> Material provided
--- start ---

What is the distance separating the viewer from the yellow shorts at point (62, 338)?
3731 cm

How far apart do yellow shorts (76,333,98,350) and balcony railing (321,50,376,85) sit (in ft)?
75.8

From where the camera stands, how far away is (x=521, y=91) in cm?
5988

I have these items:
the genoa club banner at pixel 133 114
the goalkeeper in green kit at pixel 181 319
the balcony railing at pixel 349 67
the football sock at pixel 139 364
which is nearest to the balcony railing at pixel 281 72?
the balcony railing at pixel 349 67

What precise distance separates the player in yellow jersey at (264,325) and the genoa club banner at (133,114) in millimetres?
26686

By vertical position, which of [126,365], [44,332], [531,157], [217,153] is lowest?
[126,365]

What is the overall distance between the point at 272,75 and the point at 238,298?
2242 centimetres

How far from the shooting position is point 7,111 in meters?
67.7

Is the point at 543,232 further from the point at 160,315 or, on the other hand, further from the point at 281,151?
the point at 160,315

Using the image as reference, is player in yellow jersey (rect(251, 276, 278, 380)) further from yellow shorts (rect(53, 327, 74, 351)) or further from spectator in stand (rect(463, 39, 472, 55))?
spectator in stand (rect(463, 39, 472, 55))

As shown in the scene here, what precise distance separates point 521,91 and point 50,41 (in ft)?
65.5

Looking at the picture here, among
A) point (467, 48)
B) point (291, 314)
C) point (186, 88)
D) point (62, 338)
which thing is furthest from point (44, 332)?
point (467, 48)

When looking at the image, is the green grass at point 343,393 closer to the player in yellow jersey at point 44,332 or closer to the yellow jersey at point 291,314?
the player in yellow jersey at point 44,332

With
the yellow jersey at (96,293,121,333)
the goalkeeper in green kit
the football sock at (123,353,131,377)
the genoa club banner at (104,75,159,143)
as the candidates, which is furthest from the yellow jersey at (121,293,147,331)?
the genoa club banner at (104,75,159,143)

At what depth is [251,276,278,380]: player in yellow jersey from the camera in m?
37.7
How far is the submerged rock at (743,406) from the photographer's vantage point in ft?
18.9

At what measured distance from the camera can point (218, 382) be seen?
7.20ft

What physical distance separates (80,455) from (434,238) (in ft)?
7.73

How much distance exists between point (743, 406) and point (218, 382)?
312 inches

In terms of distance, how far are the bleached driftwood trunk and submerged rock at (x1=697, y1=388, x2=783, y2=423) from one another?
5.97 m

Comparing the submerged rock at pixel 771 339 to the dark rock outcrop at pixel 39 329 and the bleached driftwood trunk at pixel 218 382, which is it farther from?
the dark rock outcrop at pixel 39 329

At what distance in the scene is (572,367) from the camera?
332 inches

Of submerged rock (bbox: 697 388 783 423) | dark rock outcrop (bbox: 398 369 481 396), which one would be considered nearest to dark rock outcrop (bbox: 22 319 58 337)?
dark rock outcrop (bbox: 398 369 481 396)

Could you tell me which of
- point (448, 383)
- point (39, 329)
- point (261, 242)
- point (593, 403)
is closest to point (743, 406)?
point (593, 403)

--- end ---

> Request
Starting at the line that contains "Could you tell me which of" and ending with the last line of the data, write out every one of those lines in full, shifting each coordinate in the answers by -92 and leaving everything else unchanged.

> The answer
Could you tell me which of
- point (448, 383)
- point (39, 329)
- point (261, 242)
- point (593, 403)
is closest to point (743, 406)?
point (501, 311)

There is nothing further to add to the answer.